By Jonathan Corbet
December 9, 2008
Low-level optimization of performance-critical code can be a challenging
task. At this point, one assumes, the potential for algorithmic
improvements in the targeted code has been realized; what is left is trying
to locate and address problems
like cache misses, mis-predicted branches, and so on. Such problems can be
impossible to find by just looking at the code; one needs support from the
hardware. The good news is that contemporary hardware provides that
support; most processors can collect a wide range of performance data for
analysis. The bad news is that, despite the fact that processors have been
able to collect that data for many years, there has never been support for
this kind of performance monitoring in the mainline kernel. That situation
may be about to change, but, first, the development community will have to
make a choice between a venerable out-of-tree implementation and an
unexpected competitor.

▸ **Work to complete**
a) Answer from the performance-monitoring article:
(i) Which two kinds of low-level problems does it name as examples?
(ii) According to the article, what can most processors collect?
(iii) Between which two options must the development community choose?
b) Extend the performance-monitoring article with new text that follows its final sentence.
The data that comes next has no connection to the performance-monitoring article.

▸ **Supplied material**
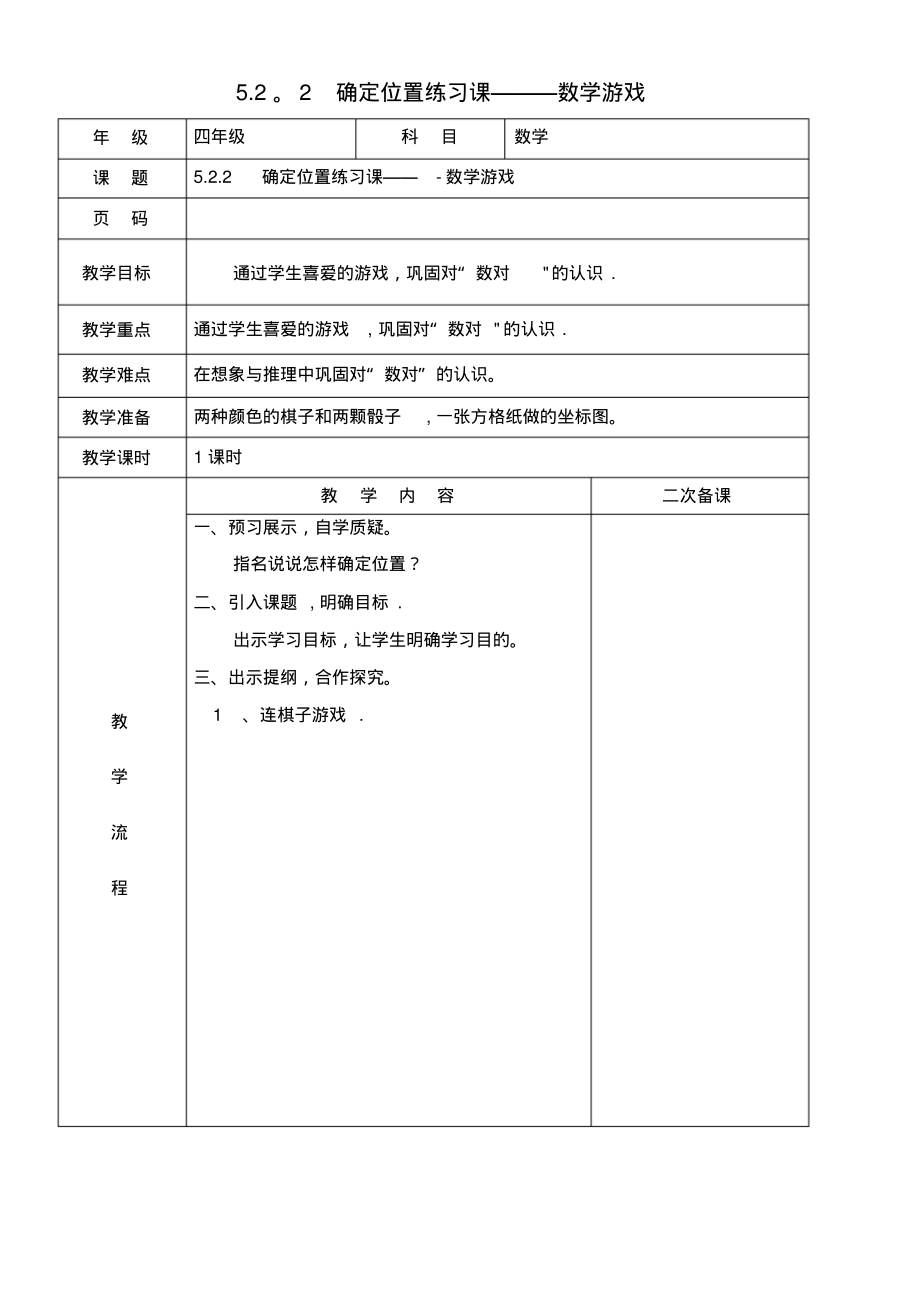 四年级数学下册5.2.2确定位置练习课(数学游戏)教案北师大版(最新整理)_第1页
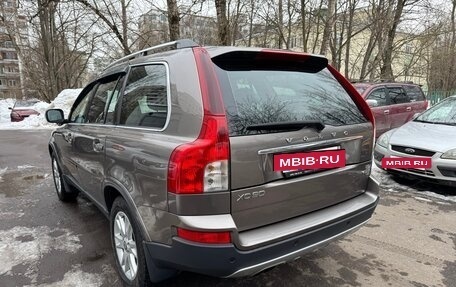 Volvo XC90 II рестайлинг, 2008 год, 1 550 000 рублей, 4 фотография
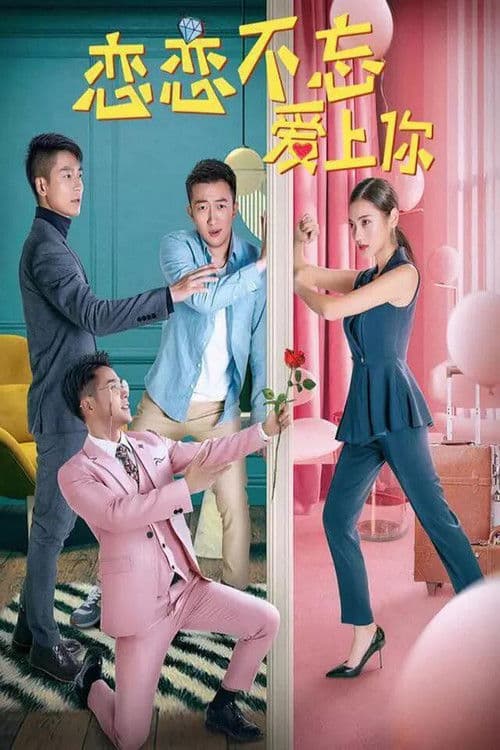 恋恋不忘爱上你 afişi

▸ **Answers to the exercises**
a)
(i) Cache misses and mis-predicted branches.
(ii) A wide range of performance data for analysis.
(iii) A venerable out-of-tree implementation and an unexpected competitor.

b)
The "perfmon" patch set has been under development for some years, but, for
a number of reasons, it has never found its way into the mainline kernel.
The most recent version of the patch was posted for review by
Stéphane Eranian in late
November. The perfmon patches show the signs of all those years of
development work and
usage experience; they offer a wide set of features and extensive user-space
support. The full perfmon patch adds twelve system calls to the kernel;
the posted version, though, trims that count back to five in the hope that
a narrower interface will have a better chance of getting into the
mainline. The additional system calls, one assumes, will be proposed for
inclusion sometime after the perfmon core is merged.
The reduced interface is described in the
patch set; briefly, an application hooks into the performance
monitoring subsystem with a call to:
int pfm_create(int flags, pfarg_sinfo_t *regs);
This system call returns a file descriptor to identify the performance
monitoring session. The regs parameter is used to return a list
of performance monitoring registers available on the current system;
flags is currently unused.
Specific performance counter registers can be manipulated with:
int pfm_write(int fd, int flags, int type, void *d, size_t sz);
int pfm_read(int fd, int flags, int type, void *d, size_t sz);
These system calls can be used to write values into registers (thus
programming the performance monitoring hardware) and to read counter and
configuration information from those registers.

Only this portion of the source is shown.